# Hydraulic Motor - Vermeer R23 rake



## 32-0-0

So I've started the prep work for repainting our rake. While doing that I saw that one of the hydraulic motors is leaking fluid.

I want to get that fixed while the rake is in the shop, but I've never worked on a hydraulic motor before.

I've always been told the Vermeer R23 and John Deere 700 rakes are the same except for the color. Is this true? I've looked at the schematic for the motor on the JD 700 and it doesn't look that complicated. However, I don't know if any special tools would be needed to break the motor apart?

My thinking that it's probably only the front seal that needs to be replaced, but may as well replace all the seals and o-rings while I have the motor off.

So is there anybody out there that has worked on these motors and is so, is something that is easy or better left to a shop experienced in working on hydraulic motors? Also, will the seal kit for the JD 700 work on the R23 motors?

Thanks in advance for any guidance and adviance,
Chris


----------



## Tx Jim

Yes you're correct in that the parts for rake between JD & Vermeer will interchange because Vermeer built the rake for JD. There's a serial number break on JD but seal appears to be the same part number(T60050) BUT this disclaimer shown below appears when number is entered on JD parts site. I've never resealed a rake motor but I would only replace the leaking seal,housing seal & dust retainer.

The part T60050 is no longer available. Contact your local John Deere dealer for other options.


----------



## mlappin

Resealing a hydraulic motor is a crap shoot. Sometimes it works, sometimes there is just too much internal wear and the seal won't take it. If the seal isn't much then go ahead and try it, won't be out nothing but the cost of the seal and labor.


----------



## somedevildawg

All hydraulics here go to a hydraulic shop.....quite a few within 25 miles to choose from here. If ya want to ship it, I can give you the name of a reputable one.


----------



## Gearclash

Sounds like most likely you have a leaking output shaft seal. I've done a few of those. Not rocket science. On those motors it may be possible to R&R the seal without taking the endplate off, but generally the endplate has to come off. Keep everything CLEAN CLEAN CLEAN. One scratch can affect a hydraulic motor. Check the bearings that the output shaft rides on, any looseness is not good, replace the offending parts or the motor. Check the output shaft for a groove where the seal rides. If there is a groove most likely the shaft will have to be replaced.


----------



## Farmboy62

Gearclash said:


> Sounds like most likely you have a leaking output shaft seal. I've done a few of those. Not rocket science. On those motors it may be possible to R&R the seal without taking the endplate off, but generally the endplate has to come off. Keep everything CLEAN CLEAN CLEAN. One scratch can affect a hydraulic motor. Check the bearings that the output shaft rides on, any looseness is not good, replace the offending parts or the motor. Check the output shaft for a groove where the seal rides. If there is a groove most likely the shaft will have to be replaced.

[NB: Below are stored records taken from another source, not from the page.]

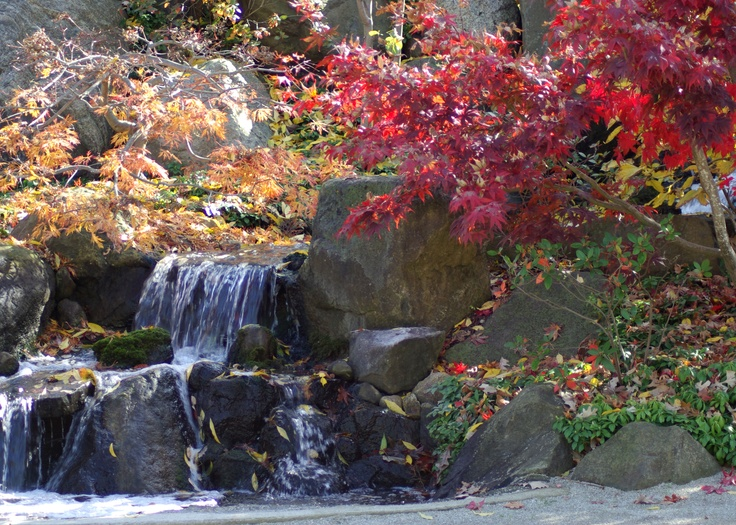 Anderson Japanese Gardens Rockford Il Things To Do Places To Go Pinterest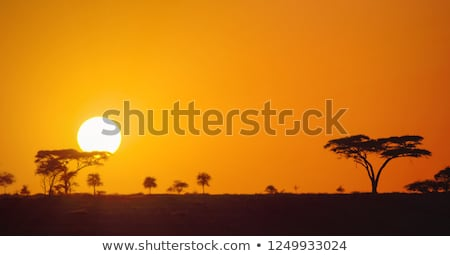 Bush, Tanzania, Africa Stock photo © IS2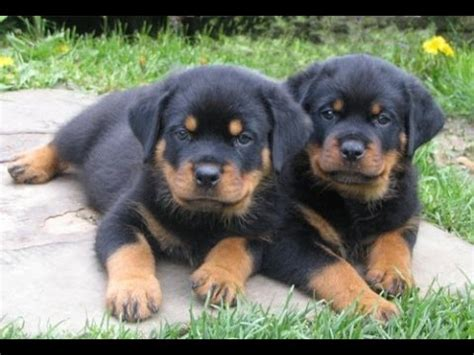 rottweiler puppies colorado rottweiler puppies dogs for sale in denver colorado co 19breeders fort collins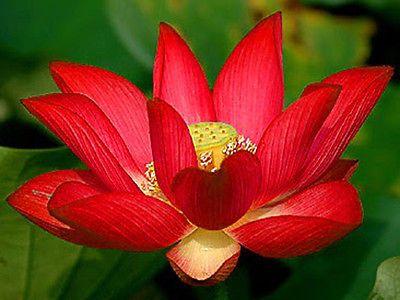 5 Fresh seeds//pink color Bowl lotus//water lily flower //bonsai Lotus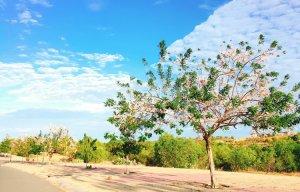 Hoa đỗ mai Phan Thiết (1).jpg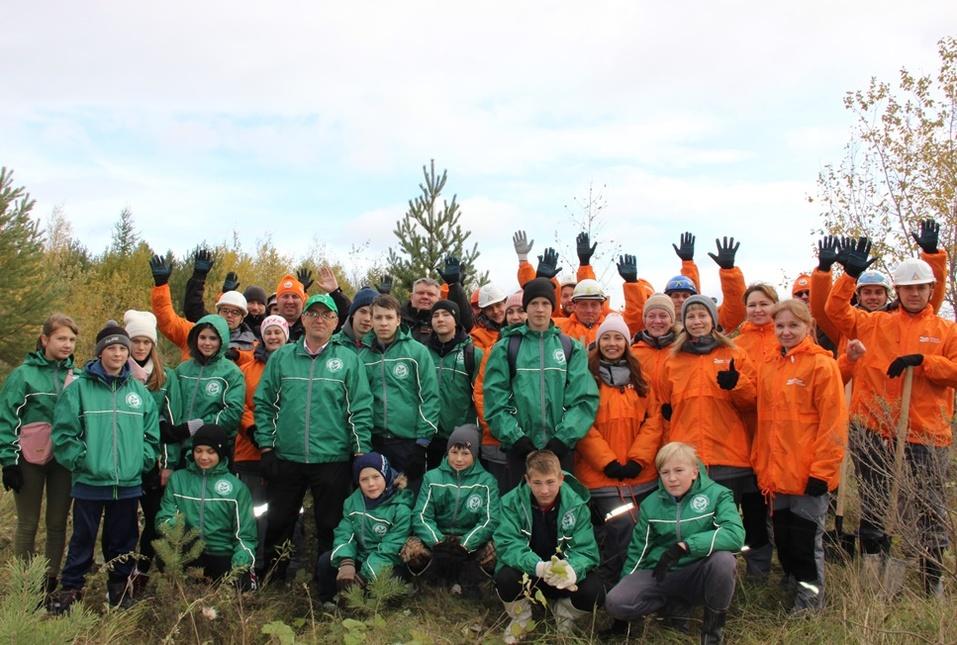 Озеленение северных территорий вместе с детьми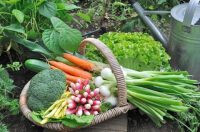 backyard-vegetable-garden-1525293686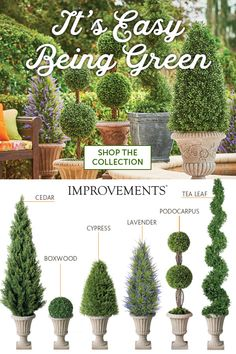 Topiary No watering or pruning! Add gorgeous greenery to your indoor or outdoor living space without the work. Choose the best lifelike topiary for your needs. Mix and match for a customized look, and don't forget the decorative urn! Topiary Garden, Topiary Trees, Porch Topiary, Porch Urns, Front Porch Planters, Outdoor Topiary, Boxwood Garden, Boxwood Hedge, Boxwood Topiary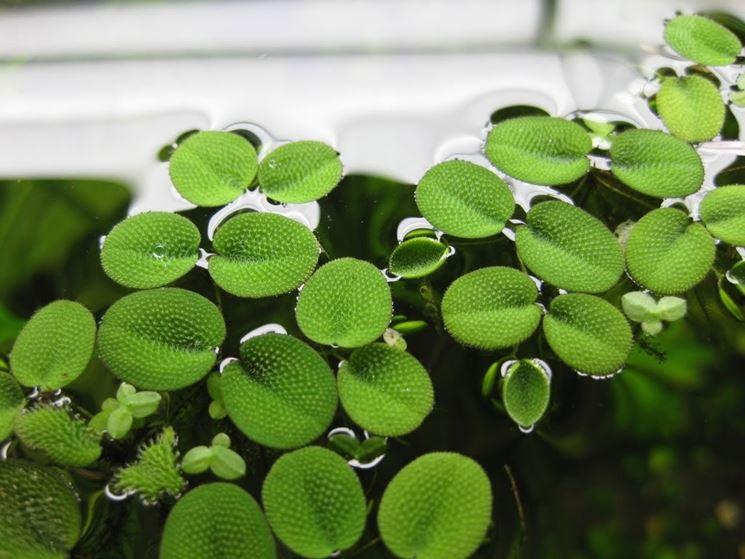 piante di acqua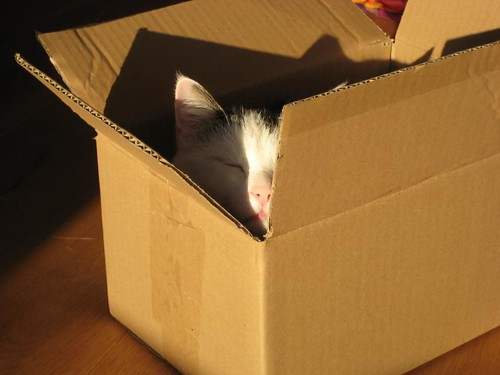 Juno sunbathing in a cardboard box (2009)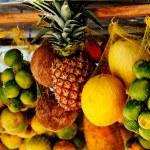 Hung tropical fruits — Stock Photo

I am looking for the hyd motor part number on the left hand side standing behind the rake on my r 23 Vermeer rake


----------



## Gearclash

Farmboy62 said:


> I am looking for the hyd motor part number on the left hand side standing behind the rake on my r 23 Vermeer rake


I don’t have a parts list available for the R23. Might have to contact your nearest friendly Vermeer dealer. I would think both motors are identical. @Tx Jim is it possible you can find the pn by looking up parts for the JD 700 rake?


----------



## Tx Jim

IIRC part # encircled in yellow is a Vermeer part # but I could be mistaken. https://partscatalog.deere.com/jdrc/sidebyside/equipment/68857/referrer/navigation/pgId/322226702


----------



## Tx Jim

You're welcome


----------